--- What is asked ---
Reproduce the closing part of the entries exactly: the line with "Of the given items" and all lines after it, ending with the last line, and nothing else.

Scene question records:

________________________

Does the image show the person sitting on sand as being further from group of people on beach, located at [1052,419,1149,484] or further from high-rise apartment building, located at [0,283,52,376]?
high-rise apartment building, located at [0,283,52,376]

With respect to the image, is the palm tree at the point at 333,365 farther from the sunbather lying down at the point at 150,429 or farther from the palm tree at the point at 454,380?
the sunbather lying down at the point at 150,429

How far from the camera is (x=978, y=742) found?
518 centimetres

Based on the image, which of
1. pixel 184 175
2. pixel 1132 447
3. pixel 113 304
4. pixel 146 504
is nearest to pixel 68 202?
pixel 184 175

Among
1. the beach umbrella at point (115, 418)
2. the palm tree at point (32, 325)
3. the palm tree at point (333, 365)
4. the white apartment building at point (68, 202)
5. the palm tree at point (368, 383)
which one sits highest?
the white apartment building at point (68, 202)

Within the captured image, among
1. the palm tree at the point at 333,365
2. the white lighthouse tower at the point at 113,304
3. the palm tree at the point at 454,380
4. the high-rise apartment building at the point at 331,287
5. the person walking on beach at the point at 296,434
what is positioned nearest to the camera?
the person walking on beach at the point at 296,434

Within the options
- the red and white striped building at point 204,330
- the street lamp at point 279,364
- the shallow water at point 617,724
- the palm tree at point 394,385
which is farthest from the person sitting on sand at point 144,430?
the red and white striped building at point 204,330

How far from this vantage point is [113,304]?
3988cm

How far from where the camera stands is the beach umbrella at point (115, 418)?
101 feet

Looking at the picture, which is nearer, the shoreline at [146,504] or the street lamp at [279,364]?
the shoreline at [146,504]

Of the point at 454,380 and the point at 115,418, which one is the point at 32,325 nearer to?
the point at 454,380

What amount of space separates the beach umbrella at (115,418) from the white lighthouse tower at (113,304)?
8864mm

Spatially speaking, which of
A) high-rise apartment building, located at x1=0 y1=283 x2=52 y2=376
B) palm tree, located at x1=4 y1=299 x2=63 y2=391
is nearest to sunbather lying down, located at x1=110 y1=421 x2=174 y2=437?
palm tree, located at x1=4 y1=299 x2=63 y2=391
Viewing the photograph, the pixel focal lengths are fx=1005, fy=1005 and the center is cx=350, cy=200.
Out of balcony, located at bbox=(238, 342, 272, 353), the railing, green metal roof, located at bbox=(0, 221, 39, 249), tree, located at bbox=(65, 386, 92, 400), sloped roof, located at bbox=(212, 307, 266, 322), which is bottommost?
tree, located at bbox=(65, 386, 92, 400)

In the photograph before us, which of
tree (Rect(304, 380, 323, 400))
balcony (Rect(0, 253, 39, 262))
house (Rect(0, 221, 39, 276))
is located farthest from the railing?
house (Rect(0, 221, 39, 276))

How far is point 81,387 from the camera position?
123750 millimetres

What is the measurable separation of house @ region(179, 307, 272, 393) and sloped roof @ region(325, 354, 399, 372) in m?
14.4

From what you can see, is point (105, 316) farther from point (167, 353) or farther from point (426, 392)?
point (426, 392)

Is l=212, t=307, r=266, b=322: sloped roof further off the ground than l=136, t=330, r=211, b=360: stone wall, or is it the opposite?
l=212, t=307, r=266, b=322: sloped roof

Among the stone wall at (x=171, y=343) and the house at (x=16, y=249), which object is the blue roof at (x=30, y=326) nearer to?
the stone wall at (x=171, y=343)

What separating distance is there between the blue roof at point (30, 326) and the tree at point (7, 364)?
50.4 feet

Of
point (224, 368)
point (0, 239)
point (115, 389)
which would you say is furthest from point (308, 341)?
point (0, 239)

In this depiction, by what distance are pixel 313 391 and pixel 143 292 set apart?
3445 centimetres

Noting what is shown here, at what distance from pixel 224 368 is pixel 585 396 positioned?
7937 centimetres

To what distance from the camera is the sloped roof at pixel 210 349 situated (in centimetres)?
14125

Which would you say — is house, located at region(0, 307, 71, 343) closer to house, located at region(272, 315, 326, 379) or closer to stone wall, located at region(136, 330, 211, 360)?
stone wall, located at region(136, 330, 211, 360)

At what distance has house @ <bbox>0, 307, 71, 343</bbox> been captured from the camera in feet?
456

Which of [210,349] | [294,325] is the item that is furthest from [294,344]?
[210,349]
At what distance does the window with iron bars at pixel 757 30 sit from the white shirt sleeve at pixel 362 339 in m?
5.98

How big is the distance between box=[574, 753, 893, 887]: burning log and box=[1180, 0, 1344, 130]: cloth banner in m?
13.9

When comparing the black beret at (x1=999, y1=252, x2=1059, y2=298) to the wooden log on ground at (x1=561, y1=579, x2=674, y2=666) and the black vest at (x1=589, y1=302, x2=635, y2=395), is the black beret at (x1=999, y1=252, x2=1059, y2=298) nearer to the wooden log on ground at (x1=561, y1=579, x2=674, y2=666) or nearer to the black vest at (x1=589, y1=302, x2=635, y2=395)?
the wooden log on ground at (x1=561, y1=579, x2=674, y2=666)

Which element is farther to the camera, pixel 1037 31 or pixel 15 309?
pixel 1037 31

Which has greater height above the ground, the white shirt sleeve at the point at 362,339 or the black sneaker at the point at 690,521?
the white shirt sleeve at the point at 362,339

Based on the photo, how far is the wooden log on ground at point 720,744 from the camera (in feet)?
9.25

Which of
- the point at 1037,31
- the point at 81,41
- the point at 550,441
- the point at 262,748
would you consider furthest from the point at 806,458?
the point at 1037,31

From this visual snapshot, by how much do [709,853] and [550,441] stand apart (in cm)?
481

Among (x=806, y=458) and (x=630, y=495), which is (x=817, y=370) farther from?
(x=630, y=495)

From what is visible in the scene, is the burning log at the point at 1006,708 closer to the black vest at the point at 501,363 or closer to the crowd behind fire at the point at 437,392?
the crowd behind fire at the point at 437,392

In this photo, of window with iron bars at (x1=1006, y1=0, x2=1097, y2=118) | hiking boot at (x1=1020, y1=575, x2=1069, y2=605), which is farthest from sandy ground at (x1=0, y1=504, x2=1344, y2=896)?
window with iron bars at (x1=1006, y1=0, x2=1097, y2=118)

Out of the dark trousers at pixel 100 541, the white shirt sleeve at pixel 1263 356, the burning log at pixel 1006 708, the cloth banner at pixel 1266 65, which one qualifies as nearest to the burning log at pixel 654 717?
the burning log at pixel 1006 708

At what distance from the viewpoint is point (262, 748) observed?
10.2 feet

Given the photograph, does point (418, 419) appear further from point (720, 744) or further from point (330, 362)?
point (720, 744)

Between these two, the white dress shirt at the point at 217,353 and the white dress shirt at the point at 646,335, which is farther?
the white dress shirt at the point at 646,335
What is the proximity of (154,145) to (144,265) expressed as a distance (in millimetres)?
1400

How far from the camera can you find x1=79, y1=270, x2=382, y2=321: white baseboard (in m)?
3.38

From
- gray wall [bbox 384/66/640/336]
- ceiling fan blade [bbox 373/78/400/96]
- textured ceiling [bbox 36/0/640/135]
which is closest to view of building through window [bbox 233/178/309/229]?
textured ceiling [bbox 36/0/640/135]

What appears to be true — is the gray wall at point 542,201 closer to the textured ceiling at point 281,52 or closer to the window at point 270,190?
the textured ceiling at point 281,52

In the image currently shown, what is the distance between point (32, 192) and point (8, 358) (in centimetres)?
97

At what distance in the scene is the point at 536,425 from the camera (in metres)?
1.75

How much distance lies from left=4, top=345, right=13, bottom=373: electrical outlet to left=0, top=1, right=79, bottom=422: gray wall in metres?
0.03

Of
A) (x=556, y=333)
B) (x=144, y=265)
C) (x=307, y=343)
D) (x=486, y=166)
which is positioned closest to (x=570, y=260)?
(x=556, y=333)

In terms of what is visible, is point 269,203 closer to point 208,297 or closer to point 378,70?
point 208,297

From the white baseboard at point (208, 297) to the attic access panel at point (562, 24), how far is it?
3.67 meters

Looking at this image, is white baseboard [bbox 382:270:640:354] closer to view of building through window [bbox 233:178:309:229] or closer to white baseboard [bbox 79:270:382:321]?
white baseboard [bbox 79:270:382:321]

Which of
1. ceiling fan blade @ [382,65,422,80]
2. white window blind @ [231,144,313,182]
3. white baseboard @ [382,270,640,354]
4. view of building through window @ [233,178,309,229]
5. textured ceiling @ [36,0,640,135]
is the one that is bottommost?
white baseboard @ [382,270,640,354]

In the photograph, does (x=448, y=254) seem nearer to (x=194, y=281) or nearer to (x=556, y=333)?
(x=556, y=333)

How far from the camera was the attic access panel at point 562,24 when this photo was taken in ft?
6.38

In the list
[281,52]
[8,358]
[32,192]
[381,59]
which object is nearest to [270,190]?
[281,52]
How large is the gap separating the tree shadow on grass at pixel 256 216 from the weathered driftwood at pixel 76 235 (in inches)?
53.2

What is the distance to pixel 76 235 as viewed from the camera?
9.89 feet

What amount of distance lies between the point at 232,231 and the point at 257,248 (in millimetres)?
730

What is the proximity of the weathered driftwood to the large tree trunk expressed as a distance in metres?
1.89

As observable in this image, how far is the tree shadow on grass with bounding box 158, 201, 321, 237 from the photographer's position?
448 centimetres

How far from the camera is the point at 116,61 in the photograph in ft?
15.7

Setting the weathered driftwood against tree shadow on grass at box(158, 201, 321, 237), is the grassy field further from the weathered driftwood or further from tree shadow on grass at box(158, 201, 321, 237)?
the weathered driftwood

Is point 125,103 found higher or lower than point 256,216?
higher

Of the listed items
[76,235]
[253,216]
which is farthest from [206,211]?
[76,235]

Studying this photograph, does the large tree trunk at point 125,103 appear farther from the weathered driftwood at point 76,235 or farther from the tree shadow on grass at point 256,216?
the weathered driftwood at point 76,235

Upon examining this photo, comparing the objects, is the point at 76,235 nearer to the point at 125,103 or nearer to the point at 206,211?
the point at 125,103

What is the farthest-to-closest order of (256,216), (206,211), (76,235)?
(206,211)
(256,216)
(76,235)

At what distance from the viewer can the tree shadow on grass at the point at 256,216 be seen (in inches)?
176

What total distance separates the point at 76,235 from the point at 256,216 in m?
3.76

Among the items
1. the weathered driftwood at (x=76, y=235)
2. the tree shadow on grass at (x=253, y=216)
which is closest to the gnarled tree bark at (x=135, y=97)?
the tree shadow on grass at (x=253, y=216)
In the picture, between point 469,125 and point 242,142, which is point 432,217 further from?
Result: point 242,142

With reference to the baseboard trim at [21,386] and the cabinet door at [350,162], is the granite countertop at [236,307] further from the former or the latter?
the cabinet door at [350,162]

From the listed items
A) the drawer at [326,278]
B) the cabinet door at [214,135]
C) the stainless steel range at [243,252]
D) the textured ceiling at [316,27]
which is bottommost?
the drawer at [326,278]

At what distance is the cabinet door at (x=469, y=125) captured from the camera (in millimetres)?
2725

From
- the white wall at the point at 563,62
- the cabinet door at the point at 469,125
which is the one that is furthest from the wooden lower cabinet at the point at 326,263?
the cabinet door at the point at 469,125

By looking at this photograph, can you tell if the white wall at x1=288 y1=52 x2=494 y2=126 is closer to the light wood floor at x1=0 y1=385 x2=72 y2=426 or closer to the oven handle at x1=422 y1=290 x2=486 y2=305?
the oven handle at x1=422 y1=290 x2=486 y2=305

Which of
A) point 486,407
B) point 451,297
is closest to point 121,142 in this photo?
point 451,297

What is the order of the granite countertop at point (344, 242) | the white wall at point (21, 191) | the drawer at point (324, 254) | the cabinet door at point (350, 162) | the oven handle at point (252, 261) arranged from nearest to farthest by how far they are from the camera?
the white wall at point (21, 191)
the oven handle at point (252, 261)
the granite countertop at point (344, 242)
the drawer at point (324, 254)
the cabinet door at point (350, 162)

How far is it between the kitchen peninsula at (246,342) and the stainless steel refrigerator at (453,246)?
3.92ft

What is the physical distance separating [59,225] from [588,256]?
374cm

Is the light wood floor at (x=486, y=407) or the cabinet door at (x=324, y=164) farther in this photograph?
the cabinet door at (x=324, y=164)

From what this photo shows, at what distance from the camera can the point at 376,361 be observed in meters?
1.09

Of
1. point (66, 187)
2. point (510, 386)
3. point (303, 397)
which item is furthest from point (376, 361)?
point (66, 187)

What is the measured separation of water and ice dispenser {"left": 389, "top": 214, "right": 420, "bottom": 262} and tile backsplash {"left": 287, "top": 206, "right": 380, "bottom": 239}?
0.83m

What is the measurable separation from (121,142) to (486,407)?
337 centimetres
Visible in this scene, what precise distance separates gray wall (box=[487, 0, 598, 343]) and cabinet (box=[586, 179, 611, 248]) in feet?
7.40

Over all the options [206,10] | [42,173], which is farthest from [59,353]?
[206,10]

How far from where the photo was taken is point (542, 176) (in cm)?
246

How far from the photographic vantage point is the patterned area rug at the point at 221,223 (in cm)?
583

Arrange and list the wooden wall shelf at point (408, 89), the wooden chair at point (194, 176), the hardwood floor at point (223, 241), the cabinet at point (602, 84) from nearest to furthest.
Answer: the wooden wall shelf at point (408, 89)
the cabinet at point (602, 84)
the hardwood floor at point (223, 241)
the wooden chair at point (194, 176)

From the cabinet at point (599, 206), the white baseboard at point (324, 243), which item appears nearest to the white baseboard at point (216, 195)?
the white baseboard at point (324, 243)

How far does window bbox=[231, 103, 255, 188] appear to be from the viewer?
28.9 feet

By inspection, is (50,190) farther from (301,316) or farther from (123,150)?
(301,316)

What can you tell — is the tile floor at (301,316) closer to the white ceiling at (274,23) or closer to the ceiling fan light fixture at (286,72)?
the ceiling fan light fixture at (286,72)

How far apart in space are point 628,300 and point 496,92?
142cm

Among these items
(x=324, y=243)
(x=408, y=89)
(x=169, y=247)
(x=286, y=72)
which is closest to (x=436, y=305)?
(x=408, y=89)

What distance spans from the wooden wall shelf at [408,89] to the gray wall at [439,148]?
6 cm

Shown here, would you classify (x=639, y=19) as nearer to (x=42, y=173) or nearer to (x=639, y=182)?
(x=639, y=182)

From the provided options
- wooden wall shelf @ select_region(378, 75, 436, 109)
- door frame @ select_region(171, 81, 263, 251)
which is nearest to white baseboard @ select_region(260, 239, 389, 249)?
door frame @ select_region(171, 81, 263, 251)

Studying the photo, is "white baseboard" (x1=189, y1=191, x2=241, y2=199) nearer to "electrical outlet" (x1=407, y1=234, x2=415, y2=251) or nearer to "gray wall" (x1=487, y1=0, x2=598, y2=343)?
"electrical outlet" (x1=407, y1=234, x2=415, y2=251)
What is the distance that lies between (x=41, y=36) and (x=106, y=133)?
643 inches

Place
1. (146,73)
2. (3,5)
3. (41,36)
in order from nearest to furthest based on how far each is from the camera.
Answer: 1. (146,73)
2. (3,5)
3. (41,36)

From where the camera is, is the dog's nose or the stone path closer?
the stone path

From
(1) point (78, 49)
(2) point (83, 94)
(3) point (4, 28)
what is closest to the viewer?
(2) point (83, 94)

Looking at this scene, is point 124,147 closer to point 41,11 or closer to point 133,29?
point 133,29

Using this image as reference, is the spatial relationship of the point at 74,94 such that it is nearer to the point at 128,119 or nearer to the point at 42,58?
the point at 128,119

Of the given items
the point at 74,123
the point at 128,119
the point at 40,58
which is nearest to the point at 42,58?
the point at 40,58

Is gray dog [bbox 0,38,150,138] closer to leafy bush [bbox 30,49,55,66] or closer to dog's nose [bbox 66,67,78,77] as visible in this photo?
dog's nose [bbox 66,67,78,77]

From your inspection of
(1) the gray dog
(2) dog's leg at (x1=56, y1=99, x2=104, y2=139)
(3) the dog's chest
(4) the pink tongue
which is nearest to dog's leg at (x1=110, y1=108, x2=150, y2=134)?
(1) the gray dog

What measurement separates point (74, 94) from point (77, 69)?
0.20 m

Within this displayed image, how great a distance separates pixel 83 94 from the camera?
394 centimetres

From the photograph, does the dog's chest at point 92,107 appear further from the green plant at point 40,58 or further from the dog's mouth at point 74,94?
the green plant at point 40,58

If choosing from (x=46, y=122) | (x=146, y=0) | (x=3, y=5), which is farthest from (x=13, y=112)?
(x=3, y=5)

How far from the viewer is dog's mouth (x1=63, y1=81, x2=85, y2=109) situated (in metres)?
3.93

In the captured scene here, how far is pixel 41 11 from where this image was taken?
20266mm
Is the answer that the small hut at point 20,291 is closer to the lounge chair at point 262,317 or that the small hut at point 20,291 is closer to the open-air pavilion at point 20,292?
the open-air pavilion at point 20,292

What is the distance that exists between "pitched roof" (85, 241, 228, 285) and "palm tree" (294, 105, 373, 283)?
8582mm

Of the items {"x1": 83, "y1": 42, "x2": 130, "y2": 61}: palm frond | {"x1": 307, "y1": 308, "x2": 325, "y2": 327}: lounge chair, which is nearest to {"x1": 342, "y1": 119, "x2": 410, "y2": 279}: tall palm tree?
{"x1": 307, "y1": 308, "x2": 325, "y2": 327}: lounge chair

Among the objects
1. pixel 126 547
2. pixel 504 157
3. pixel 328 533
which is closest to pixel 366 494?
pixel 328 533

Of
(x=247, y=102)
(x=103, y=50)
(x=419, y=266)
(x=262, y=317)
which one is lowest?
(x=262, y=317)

________________________

--- Solution for this task ---
Of the given items
the point at 74,123
the point at 128,119
the point at 40,58
which is nearest to the point at 42,58?
the point at 40,58

Is gray dog [bbox 0,38,150,138] closer to leafy bush [bbox 30,49,55,66] or closer to dog's nose [bbox 66,67,78,77] as visible in this photo?
dog's nose [bbox 66,67,78,77]

From your inspection of
(1) the gray dog
(2) dog's leg at (x1=56, y1=99, x2=104, y2=139)
(3) the dog's chest
(4) the pink tongue
which is nearest to dog's leg at (x1=110, y1=108, x2=150, y2=134)?
(1) the gray dog

What measurement separates point (74, 94) from point (77, 69)?
0.20 m

Within this displayed image, how great a distance separates pixel 83 94 from the camera?
394 centimetres

From the photograph, does the dog's chest at point 92,107 appear further from the green plant at point 40,58 or further from the dog's mouth at point 74,94?
the green plant at point 40,58

If choosing from (x=46, y=122) | (x=146, y=0) | (x=3, y=5), which is farthest from (x=13, y=112)?
(x=3, y=5)

How far from the viewer is dog's mouth (x1=63, y1=81, x2=85, y2=109) situated (in metres)?
3.93

In the captured scene here, how far is pixel 41 11 from where this image was taken?
20266mm
Is the answer that the small hut at point 20,291 is closer to the lounge chair at point 262,317 or that the small hut at point 20,291 is closer to the open-air pavilion at point 20,292?
the open-air pavilion at point 20,292

What is the distance that exists between "pitched roof" (85, 241, 228, 285) and "palm tree" (294, 105, 373, 283)?
8582mm

Of the items {"x1": 83, "y1": 42, "x2": 130, "y2": 61}: palm frond | {"x1": 307, "y1": 308, "x2": 325, "y2": 327}: lounge chair, which is nearest to {"x1": 342, "y1": 119, "x2": 410, "y2": 279}: tall palm tree?
{"x1": 307, "y1": 308, "x2": 325, "y2": 327}: lounge chair

Among the objects
1. pixel 126 547
2. pixel 504 157
3. pixel 328 533
which is closest to pixel 366 494?
pixel 328 533

Of
(x=247, y=102)
(x=103, y=50)
(x=419, y=266)
(x=262, y=317)
which one is lowest?
(x=262, y=317)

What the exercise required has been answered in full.